Data-driven Stochastic 3D Microstructure modeling for learning mechanical properties

PhD thesis funded by a grant from French-German research agencies, in partnership with Ulm University

Centre de Morphologie Mathématique, Mines ParisTech (Fontainebleau) - Centre des Matériaux, Mines ParisTech (Évry)

Personnes à contacter par le candidat

francois.willot@mines-paristech.fr ; henry.proudhon@mines-paristech.fr

TÉLÉCHARGEZ L’OFFRE

The objective  of this  research project is twofold. First,  we want to assess and understand  the influence of the polycrystalline microstructure on fracture, and on the ductile and brittle response of  γ-TiAl  alloys.  Second,  and more generally, we want to  implement tools  allowing rapid characterization and exploration of the mechanical behavior of polycrystalline structures.

The research  program centers  around three main tasks,  3D and 4D imaging, microstructure modeling, and the prediction and exploration of fracture by statistical learning.  The second task, which concerns the simulation of virtual microstructures, will take place at the University of Ulm through a parallel thesis, which is part of the same research project, while the other two tasks will be the subject of the thesis at the Mines.
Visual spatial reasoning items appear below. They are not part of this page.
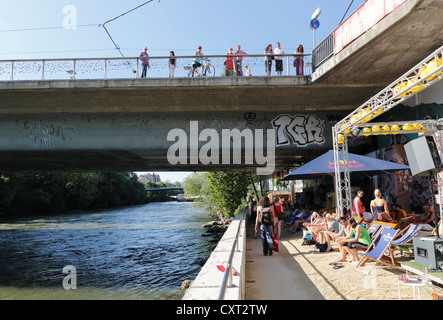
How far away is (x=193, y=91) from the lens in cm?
1355

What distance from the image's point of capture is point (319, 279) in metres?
5.95

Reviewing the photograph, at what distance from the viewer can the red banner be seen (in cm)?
890

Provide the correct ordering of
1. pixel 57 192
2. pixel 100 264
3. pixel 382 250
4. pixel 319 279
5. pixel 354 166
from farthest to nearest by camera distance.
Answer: pixel 57 192 < pixel 100 264 < pixel 354 166 < pixel 382 250 < pixel 319 279

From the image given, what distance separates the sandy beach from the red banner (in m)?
6.80

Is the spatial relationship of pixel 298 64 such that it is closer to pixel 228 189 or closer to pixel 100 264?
pixel 100 264

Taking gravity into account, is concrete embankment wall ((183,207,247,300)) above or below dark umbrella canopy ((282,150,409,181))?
below

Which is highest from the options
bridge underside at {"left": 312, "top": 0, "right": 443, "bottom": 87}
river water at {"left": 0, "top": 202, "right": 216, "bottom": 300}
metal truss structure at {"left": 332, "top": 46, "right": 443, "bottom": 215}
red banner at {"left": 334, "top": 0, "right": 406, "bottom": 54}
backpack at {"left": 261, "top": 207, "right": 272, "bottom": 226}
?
red banner at {"left": 334, "top": 0, "right": 406, "bottom": 54}

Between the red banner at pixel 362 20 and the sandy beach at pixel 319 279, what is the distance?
6804 millimetres

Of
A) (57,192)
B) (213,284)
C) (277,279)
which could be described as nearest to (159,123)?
(277,279)

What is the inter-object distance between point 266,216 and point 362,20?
7145mm

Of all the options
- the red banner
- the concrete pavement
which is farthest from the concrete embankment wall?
the red banner

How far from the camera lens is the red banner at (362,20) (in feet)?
29.2

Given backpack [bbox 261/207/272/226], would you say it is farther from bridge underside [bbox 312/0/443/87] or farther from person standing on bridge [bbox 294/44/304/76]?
person standing on bridge [bbox 294/44/304/76]
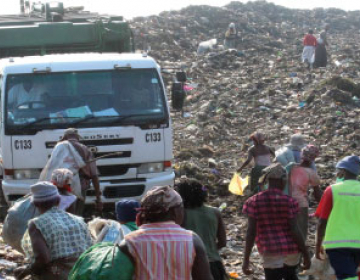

The first task concerns the acquisition and analysis of images of polycrystalline microstructures and local orientations in 3D of samples of γ-TiAl materials as well as in-situ microtomography at the synchrotron allowing access to the cracking facies in 3D+time.

In the second task, polycrystalline microstructures  will be characterized  and virtually simulated  using  realistic  random partition models, taking into account particle size distribution, grain shapes and crystallographic texture. On a smaller scale, the model will be completed by the addition of twining.

The third task will concern the prediction of the failure behavior, performed using a combined phase-field/FFT method, the predictions of which will be compared with experimental data from two materials with distinct mechanical behavior.